Alla revoca della condanna penale per abolitio criminis non consegue la revoca della condanna del giudice contabile

Corte dei Conti, sezione giurisdizionale per la Regione Lombardia, sentenza n. 113 del 11 luglio 2025

Con la sentenza questa Sezione Giurisdizionale n.58/2022, il Sig. X veniva condannato al risarcimento del danno all’immagine cagionato al Ministero della Giustizia in conseguenza di una serie di condotte illecite, effettuate nell’esercizio della funzione di Giudice Onorario presso il Tribunale di Varese, alle quali era seguita la sua condanna irrevocabile per il reato di abuso d’ufficio ex art.323 c.p..

La sentenza di questa Sez. Giurisdizionale n.58/2022 non ha formato oggetto di impugnazione da parte del Sig. X ed è quindi passata in giudicato.

Successivamente, a seguito dell’introduzione dell’art. 1, comma 1, lett. a), n. 2, lett. b) della Legge n. 114 del 9.8.2024, l’art.323 del codice penale è stato abrogato, con conseguente abolizione del reato di abuso d’ufficio.

Il ricorrente ha conseguentemente ottenuto, in applicazione del principio correlato all’abolitio criminis e sancito dall’art.2, comma 2, c.p., la revoca delle succitate sentenze di condanna penale.

In questa sede, ha domandato la revoca della sentenza di condanna risarcitoria emessa dalla Sez. Giurisdizionale.

Premesso che i casi di revocazione della sentenza previsti dall’art. 202 c.g.c. rivestono natura tassativa (cfr. Corte conti, Sez. I App., n.103/2021; id., Sez. III App., n.310/2023; più in generale, con riguardo alla tassatività dei casi di revocazione previsti dall’art.395 c.p.c., si veda Cass. Civ., Sez.

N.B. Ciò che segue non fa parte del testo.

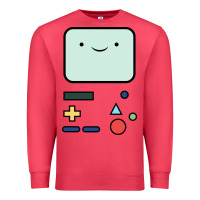 Cardinal bmo   adventure time Premium Sweatshirt - linhVisuals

I, n.30545 (Ord.); id., n.21049/2004), la Sezione osserva che la domanda formulata nel ricorso non può essere ammessa

In disparte l’evidente carenza dei presupposti per l’ammissibilità della domanda di revocazione, la Sezione osserva infine che l’intervenuta abolizione del reato di abuso d’ufficio ha rilevato nell’ambito penale e ha determinato, in applicazione dei principi costituzionali valevoli specificamente nell’ambito penale (art.25, comma 2, Cost.; art.2, comma 2, c.p.) la cessazione della precedente condanna e dei relativi effetti penali, ma non può determinare il superamento del giudicato giuscontabile in ordine al risarcimento dei danni subiti dall’amministrazione.

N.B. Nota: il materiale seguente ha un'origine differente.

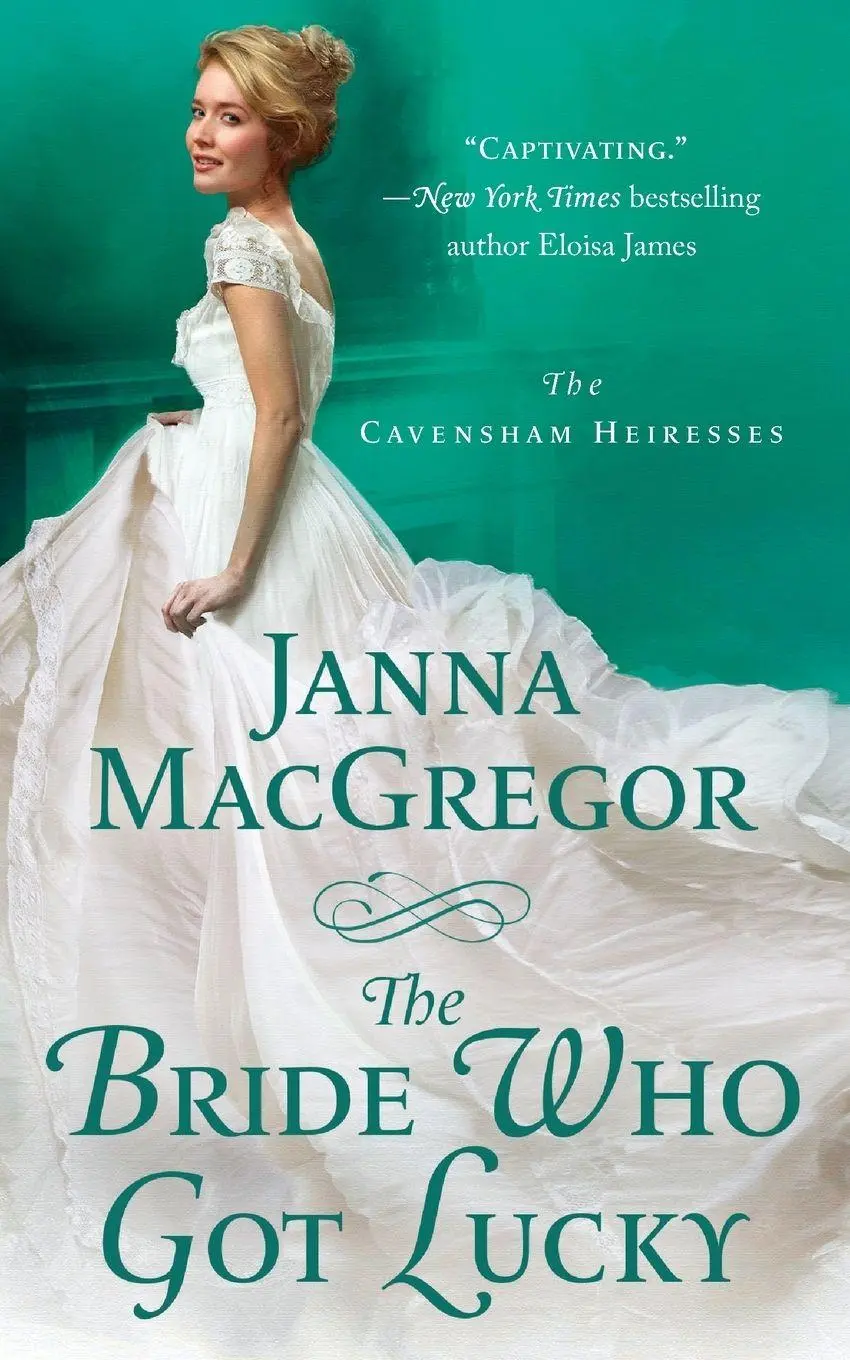 Cover: 9781250350114 | Bride Who Got Lucky | Janna Macgregor | Taschenbuch | Englisch | 2017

La condanna al risarcimento del danno all’immagine subito dal Ministero della Giustizia ha rilevato quale effetto civile della fattispecie rilevante a livello penale, come tale insuscettibile di incisione in conseguenza dell’abolitio criminis (cfr., sul punto, Cass. Pen., Sez, Unite, n.46688/2016; si veda inoltre, con specifico riguardo alla responsabilità erariale, Corte conti, Sez. Toscana, n.4/2025).